И вот теперь, без малого тридцать лет спустя, вполне себе дожив до будущего, о котором когда-то говорила мать, Баррет вытаскивает затычку из стока ванны. Вода начинает убывать со знакомым сосущим звуком. На дворе утро. Самое что ни на есть заурядное, если не считать…
То видение стало первым сколько-нибудь заметным событием за бог знает сколько лет, о котором Баррет не рассказал Тайлеру и о котором продолжает молчать. С самого детства у него не бывало от Тайлера секретов.
Но и ничего подобного вчерашнему с ним тоже никогда не случалось.
Нет, он все Тайлеру расскажет, но не прямо сейчас, а немного погодя. Меньше всего на свете Баррету хочется наткнуться на скепсис со стороны брата и еще меньше – смотреть, как героически Тайлер пытается ему поверить. Не хватало еще, чтобы Тайлер и за него волноваться начал, будто мало ему одной Бет, которой не становится ни лучше, ни хуже.
Страшно подумать: иногда Баррету хочется, чтобы Бет уже или умерла, или выздоровела.
Бывает, ему кажется, что уж лучше оплакать, чем томиться ожиданием и неопределенностью (на той неделе лейкоциты выросли, и это хорошо, но опухоли в печени не увеличиваются и не уменьшаются, и это плохо).
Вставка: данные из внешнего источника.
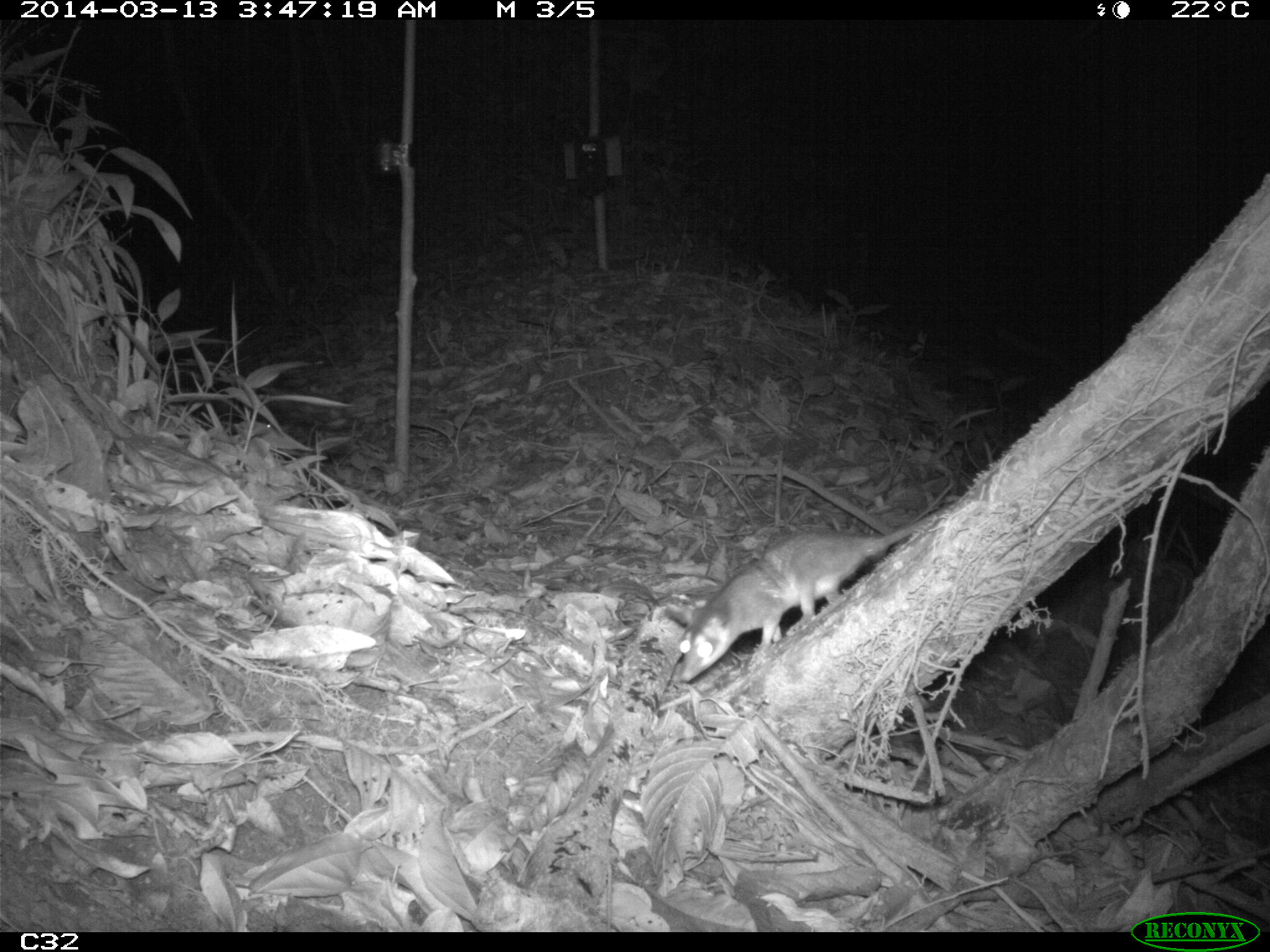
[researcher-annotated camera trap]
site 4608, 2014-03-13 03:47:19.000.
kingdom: Animalia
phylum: Chordata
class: Mammalia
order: Didelphimorphia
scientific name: Didelphimorphia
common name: opossum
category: unknown opossum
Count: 1.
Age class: adult.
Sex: female.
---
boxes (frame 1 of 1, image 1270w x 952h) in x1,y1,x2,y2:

А еще вдруг выясняется: положиться-то не на кого. У Бет одновременно пять докторов, ни один над другими не начальник, и часто их показания сильно расходятся. Нет, они неплохие врачи (за исключением Страшилы Стива, химиотерапевта), они стараются, добросовестно пробуют сначала то, а затем это… Но вся жуть в том, что Баррет – и Тайлер тоже, и наверняка Бет, хотя он с ней об этом не разговаривал, – что все они рассчитывали на милосердного порфироносного воина, который будет сама уверенность. Баррет не ожидал, что дело придется иметь с вольными ополченцами – пугающе молодыми, если на считать Большой Бетти, – которые виртуозно владеют медицинским наречием, лихо сыплют семисложными словами (забывая – или просто не желая помнить, – что слов этих никто, кроме врачей, не понимает и не знает), которые на “ты” с самым современным оборудованием, но – всего-то навсего! – не понимают, что надо делать и что будет дальше.
Все-таки лучше пока о небесном свете помолчать – без откровений Баррета Тайлер сейчас прекрасно обойдется.
Разумеется, Баррет почитал в интернете про все мыслимые медицинские причины (отслоение сетчатки, рак мозга, эпилепсию, психотические расстройства), которые объясняли бы его видение, – и не нашел ни одной подходящей.
Хотя он пережил нечто в высшей степени необычное (что, как он надеется, не было предвестием смертельного заболевания, о котором ничего не сообщается в интернете), он не получил указаний, не воспринял ни вести, ни заповеди и наутро остался ровно тем же, кем был накануне вечером.
Но вопрос: кем же он был вчера? Вдруг в нем действительно произошла какая-то едва пока уловимая перемена – или он просто стал внимательнее относиться к частностям нынешнего своего бытия? Ответить на это трудно.